A White House spokesperson said Trump and Kushner did not prohibit agents from using any of the 6.5 bathrooms in their house in Northwest Washington, and said it was the Secret Service who made the decision. But a law enforcement official told the newspaper the request came from the family.

The Post also reports “the detail occasionally popped into neighborhood businesses to avail themselves of the facilities.” [Washington Post]

Here’s what else is happening

  • A team of scientists from the World Health Organization arrived in Wuhan, China, to investigate the origins of the coronavirus. [NPR]
  • The Chicago Police Department suspended 17 officers and supervisors who were lounging in the burglarized office of U.S. Rep. Bobby Rush last summer, according to a police union. [Chicago Sun-Times]
  • A prominent national activist cheered on students at Northwestern University who are calling for the abolition of campus police. [WBEZ]
  • A cat believed to have been killed in a 2018 mudslide was found roaming the area where she disappeared. [NPR]

Oh, and one more thing …

It has been quite a week. So here’s some good news: A Tennessee lawmaker wants a statue of Dolly Parton added to the Capitol’s grounds in Nashville.

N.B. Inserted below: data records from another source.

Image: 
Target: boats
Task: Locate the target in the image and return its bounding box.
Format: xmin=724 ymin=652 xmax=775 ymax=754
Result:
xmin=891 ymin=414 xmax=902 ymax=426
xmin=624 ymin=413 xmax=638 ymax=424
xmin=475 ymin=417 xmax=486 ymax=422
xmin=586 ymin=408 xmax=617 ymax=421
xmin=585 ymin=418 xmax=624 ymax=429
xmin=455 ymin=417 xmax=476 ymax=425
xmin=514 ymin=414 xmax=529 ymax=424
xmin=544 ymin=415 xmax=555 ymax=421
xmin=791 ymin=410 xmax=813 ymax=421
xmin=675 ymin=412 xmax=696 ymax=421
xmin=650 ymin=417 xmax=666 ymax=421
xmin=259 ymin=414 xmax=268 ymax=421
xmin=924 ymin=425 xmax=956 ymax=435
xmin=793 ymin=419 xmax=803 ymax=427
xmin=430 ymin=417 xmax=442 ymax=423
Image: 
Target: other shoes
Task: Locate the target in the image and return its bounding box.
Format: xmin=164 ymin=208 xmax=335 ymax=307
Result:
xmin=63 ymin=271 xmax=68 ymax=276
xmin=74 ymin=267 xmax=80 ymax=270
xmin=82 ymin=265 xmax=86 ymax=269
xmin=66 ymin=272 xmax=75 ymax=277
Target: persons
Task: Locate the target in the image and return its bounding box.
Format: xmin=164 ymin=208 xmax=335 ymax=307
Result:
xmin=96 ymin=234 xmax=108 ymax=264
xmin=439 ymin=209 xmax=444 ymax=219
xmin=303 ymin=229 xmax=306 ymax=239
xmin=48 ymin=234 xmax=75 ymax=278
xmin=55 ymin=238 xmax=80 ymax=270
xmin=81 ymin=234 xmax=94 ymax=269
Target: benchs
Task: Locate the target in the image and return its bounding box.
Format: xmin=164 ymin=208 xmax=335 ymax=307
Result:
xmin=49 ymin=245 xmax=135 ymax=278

According to legislation filed yesterday by Democratic Rep. John Mark Windle, a state commission would solicit public input and create a plan for the statue, which would be paid for with grants and donations.

I don’t envy that commission because Parton has a ton of amazing country-glam looks. [Tennessean]

Tell me something good …

What’s your favorite comfort food to eat in the winter?

Steph Powers tweets:

“Winter means my husband can pull out the classics he does so well without fear of overheating the kitchen. Mac n cheese, pulled pork with roasted veggies, roasted whole chickens, stew, and of course, chili. It’s the most wonderful time of the year.”